World powers should follow the conciliatory approach of South Korea, not its tempestuous neighbour. 

South Korea’s president Moon Jae-in has done something which took enormous bravery. As US and North Korean leaders rattle their respective nuclear sabres at one another, Jae-in called for negotiations and a peaceful resolution, rejecting the kind of nationalist and populist response preferred by Trump and Kim Jong-un.

In making this call, Jae-in has chosen the path of most resistance. It is always much easier to call for one party in a conflict to do X or Y than to sit round a table and thrash through the issues at hand. So far the British response has sided largely with the former approach: Theresa May has called on China to clean up the mess while the foreign secretary Boris Johnson has slammed North Korea as “reckless”.

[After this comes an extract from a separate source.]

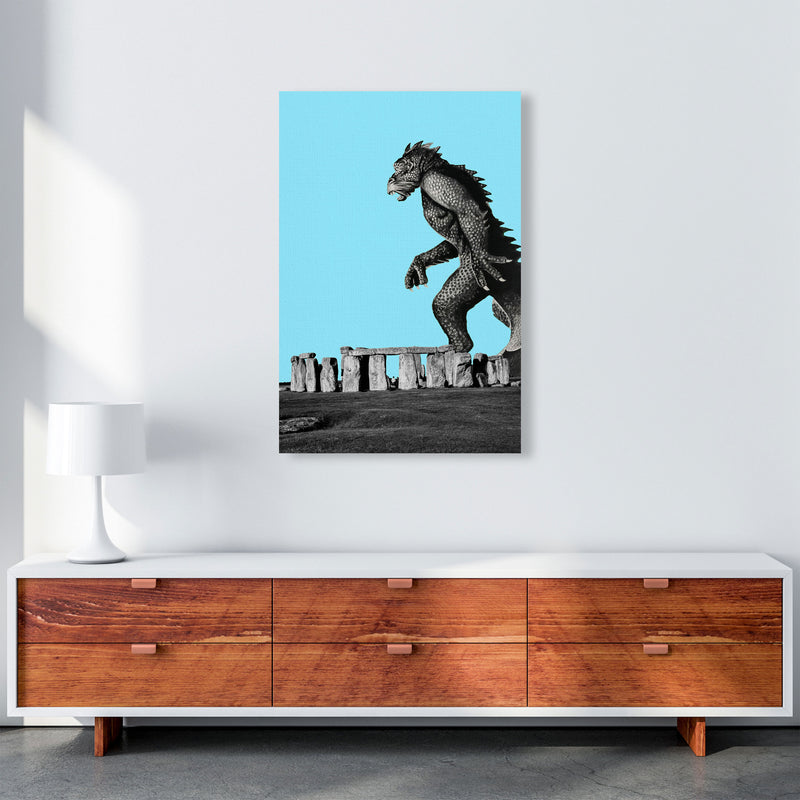 Attack On Stonehenge 2 Art Print by Jason Stanley A1 Canvas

China undoubtedly has a crucial role to play in any solution to the North and South Korean conflict, and addressing the mounting tensions between Pyongyang and Washington but China cannot do it alone. And whilst North Korea’s actions throughout this crisis have indeed been reckless and hugely provocative, the fact that the US has flown nuclear capable bombers close to the North Korean border must also be condemned. We should also acknowledge and reflect on the UK’s own role in stoking the fires of tension: last year the British government sent four Typhoon fighter jets to take part in joint military exercises in the East and South China seas with Japan. On the scale of provocation, that has to rate pretty highly too.

Without being prepared to roll up our sleeves and get involved in complex multilateral negotiations there will never be an end to these international crises. No longer can the US, Britain, France, and Russia attempt to play world police, carving up nations and creating deals behind closed doors as they please. That might have worked in the Cold War era but it’s anachronistic and ineffective now. Any 21st century foreign policy has to take account of all the actors and interests involved.

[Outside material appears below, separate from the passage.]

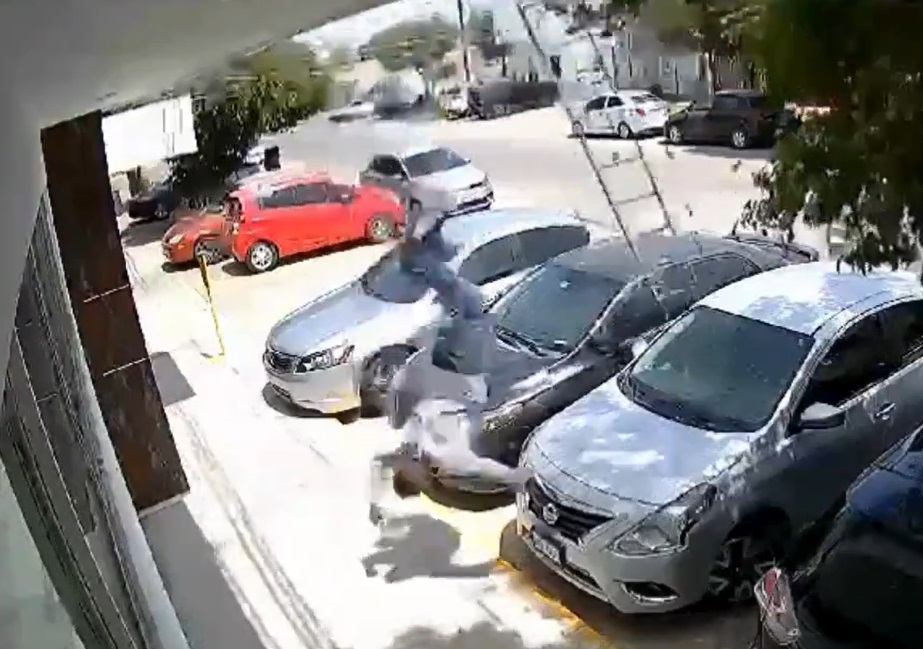 Hombre cae tras electrocutarse en azotea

Our first priority must be to defuse tension. I urge PM May to pledge that she will not send British armed forces to the region, a move that will only inflame relations. We also need to see her use her influence to press both Trump and Jong-un to stop throwing insults at one another across the Pacific Ocean, heightening tensions on both sides.

For this to happen they will both need to see that serious action - as opposed to just words - is being taken by the international community to reach a peaceful solution. Britain can play a major role in achieving this. As a member of the UN Security Council, it can use its position to push for the recommencing of the six party nuclear disarmament talks involving North and South Korea, the US, China, Russia, and Japan. We must also show moral and practical leadership by signing up to and working to enforce the new UN ban on nuclear weapons, ratified on 7 July this year and voted for by 122 nations, and that has to involve putting our own house in order by committing to the decommissioning of Trident whilst making plans now for a post-Trident defence policy. It’s impossible to argue for world peace sat on top of a pile of nuclear weapons. And we need to talk to activists in North and South Korea and the US who are trying to find a peaceful solution to the current conflict and work with them to achieve that goal.

Just as those who lived through the second half of the 20th century grew accustomed to the threat of a nuclear war between the US and Russia, so those of us living in the 21st know that a nuclear strike from the US, North Korea, Iran, or Russia can never be ruled out. If we want to move away from these cyclical crises we have to think and act differently. President Jae-in’s leadership needs to be now be followed by others in the international community. Failure to do so will leave us trapped, subject to repeating crises that leave us vulnerable to all-out nuclear war: a future that is possible and frightening in equal measure.

Caroline Lucas is the MP for Brighton Pavilion.